Non solo per l’ostacolo ineliminabile della mancanza di una lingua comune, l’unità europea è un progetto impossibile, un vagheggiamento e un velamento propagandistico di una realtà ben diversa. Questo perché, come l’Italia del Cinquecento, anche l’Europa ha la sua catastrofe alle spalle: l’equivalente fu l’insieme di fatti che, tra il 1914 e il 1945, portò al suicidio della parte ricca del continente come cuore del potere mondiale. La Grande Guerra fece iniziare il predominio degli USA in Europa (Geminello Alvi, Il secolo americano, Adelphi 1996). L’isolazionismo USA tra le due guerre fu l’errore – mai più ripetuto – di lasciare per l’ultima volta l’Europa padrona delle sue dinamiche. Seguirono il nazismo e la nuova guerra che ci lasciò in macerie e definitivamente incapaci di una vera soggettività politica: «nella storia del mondo, non si era mai o quasi mai assistito alla decadenza di una civiltà nel giro di un così ristretto numero di anni» (Ugo La Malfa, Introduzione a J.-J, Servan-Schreiber, La sfida americana, Etas Kompass 1968). Salvati da Hitler da russi e americani, gli europei si ritrovarono spartiti tra i due vincitori senza poter fiatare sulla sorte di Polonia, Grecia, Italia, Germania, ecc.: paesi che, con la Cortina di ferro, «fu licito pigliare col gesso» (Il principe, cap. XII).

 

A Ovest, di questo rapporto di forze la NATO fu la cristallizzazione: la storia dell’Europa al di qua della Cortina di ferro sta tutta nella formula «To keep the Americans in, the Russians out and the Germans down» di Lord Ismay, primo segretario generale dell’Alleanza Atlantica e, durante la guerra, braccio destro di Churchill. Sarebbe ingenuo, agli antipodi della «realtà effettuale della cosa» (Il principe, cap. XV), illudersi su un’effettiva libertà dell’Europa dalla potenza imperiale americana. La NATO, «Antieuropa realizzata» (Limes, aprile 2019), nacque non solo per contrastare l’URSS, ma per impedire che nel nostro continente emergesse una potenza – Machiavelli direbbe un principe – capace di catalizzare e federare attorno a sé gli altri stati: principe che avrebbe potuto essere solo la Germania.
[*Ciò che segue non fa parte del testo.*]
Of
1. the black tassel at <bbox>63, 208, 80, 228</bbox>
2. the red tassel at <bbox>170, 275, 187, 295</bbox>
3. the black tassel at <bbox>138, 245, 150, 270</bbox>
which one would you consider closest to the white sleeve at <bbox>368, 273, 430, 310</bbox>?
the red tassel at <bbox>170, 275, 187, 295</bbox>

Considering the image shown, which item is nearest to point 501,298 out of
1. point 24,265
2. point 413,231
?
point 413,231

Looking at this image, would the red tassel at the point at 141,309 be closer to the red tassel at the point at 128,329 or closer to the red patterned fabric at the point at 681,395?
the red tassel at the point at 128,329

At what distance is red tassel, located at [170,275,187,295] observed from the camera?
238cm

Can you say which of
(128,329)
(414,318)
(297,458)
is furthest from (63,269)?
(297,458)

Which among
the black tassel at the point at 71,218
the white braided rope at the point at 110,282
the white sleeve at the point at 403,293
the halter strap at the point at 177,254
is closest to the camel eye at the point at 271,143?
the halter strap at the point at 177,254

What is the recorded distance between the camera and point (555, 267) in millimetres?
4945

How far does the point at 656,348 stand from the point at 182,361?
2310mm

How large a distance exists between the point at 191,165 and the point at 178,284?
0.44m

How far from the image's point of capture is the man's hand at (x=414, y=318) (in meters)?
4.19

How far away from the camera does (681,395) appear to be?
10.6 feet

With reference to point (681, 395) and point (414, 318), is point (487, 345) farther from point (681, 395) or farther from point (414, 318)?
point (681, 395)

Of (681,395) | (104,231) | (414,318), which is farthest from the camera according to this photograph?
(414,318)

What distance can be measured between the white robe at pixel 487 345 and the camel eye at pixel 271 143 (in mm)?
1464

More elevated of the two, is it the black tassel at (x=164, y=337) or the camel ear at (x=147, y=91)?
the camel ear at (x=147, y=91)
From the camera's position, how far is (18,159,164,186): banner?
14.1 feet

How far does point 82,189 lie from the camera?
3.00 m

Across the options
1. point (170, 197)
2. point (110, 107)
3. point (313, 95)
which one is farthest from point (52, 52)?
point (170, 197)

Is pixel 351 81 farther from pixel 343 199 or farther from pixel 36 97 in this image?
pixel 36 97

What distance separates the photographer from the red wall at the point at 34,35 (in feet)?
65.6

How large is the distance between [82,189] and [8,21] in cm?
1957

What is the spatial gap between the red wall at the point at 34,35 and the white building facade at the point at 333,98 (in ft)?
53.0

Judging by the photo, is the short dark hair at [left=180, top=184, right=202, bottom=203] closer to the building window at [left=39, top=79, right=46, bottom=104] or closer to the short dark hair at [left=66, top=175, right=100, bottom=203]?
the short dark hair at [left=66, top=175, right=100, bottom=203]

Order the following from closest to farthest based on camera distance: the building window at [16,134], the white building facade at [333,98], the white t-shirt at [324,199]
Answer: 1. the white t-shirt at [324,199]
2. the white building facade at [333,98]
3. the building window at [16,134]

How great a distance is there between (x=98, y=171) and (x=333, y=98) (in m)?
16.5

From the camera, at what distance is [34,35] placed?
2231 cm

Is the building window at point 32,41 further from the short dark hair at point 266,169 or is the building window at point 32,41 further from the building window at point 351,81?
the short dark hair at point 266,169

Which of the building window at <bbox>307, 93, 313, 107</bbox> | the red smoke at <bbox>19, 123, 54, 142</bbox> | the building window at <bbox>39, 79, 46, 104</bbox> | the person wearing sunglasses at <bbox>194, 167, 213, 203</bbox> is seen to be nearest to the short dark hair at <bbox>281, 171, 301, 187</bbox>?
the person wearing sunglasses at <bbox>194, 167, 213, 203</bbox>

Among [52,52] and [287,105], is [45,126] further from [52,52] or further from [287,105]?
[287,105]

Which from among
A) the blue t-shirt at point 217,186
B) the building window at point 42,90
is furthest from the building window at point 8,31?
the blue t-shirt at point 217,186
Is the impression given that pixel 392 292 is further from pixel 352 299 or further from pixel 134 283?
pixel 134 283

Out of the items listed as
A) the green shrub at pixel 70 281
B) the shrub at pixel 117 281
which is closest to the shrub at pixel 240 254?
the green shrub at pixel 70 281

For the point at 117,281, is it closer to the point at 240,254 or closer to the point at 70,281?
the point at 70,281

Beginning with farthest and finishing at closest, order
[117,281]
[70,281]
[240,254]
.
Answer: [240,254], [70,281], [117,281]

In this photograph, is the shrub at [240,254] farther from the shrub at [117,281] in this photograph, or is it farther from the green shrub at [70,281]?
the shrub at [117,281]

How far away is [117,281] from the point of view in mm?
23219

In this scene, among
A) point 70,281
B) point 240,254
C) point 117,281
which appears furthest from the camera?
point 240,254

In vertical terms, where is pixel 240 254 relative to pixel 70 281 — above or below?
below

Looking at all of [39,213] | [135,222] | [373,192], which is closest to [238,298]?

Tutto questo fu, per chi doveva e deve sapere, sempre chiarissimo: nella riunione segreta del 3 aprile del 1949, il giorno prima della firma del Patto Atlantico, Truman informò che, in caso di conflitto con l’URSS, gli USA avrebbero potuto usare la bomba atomica contro gli alleati dell’Europa occidentale se questa fosse stata occupata dall’Armata Rossa. Con la fine della Guerra Fredda, lo stesso allargamento dell’Unione Europea a Est obbedì a interessi molto più americani che nostri, essendo il vero scopo inglobare nello schieramento NATO gli ex paesi comunisti.

Certo è stato un bene di cui stiamo perdendo la percezione aver definito crescenti spazi di mercato comune, con una moneta e con l’unico parlamento transnazionale del mondo, ma al prezzo di rimanere un soggetto politico irrilevante: «qual è il numero di telefono dell’Europa?» domandò sarcastico Kissinger; una battuta molto simile a quella di Ludovico il Moro all’ambasciatore di Venezia: «Voi mi parlate dell’Italia, e io non la vidi mai in viso».

 

Il parlamento europeo appena rieletto potrà legiferare su molte cose, ma non potrà neppure immaginare – né c’è chi lo desideri davvero – di farsi soggetto politico unito per porsi sullo stesso piano di USA, Russia e Cina. Resterà un parlamento di nazioni che «stanno semplicemente in su la volontà e fortuna di chi gli ha fatti grandi» (Il principe, cap. VII). Il «goffo pigmeo» (Colin Crough, Postdemocrazia, Laterza 2013) è tale non solo rispetto alle grandi potenze ma ai signori mondiali del mercato globalizzato, signori per i quali la democrazia non è mai un fine ma uno dei mezzi possibili e che la politica, in qualunque modo si travesta, proteggerà «in ogni caso» (Colon Crough, Il potere dei giganti, Laterza 2013). I ceti politici al momento dominanti fanno la loro parte convincendo le masse che il nemico è sempre fuori e in basso, mai in alto: nel nuovo sonnambulismo, la democrazia come l’Europa si svuota di linfa vitale: possiamo «impedire che muoia dall’interno» (Steven Levitsky e Daniel Ziblatt, Come muoiono le democrazie)?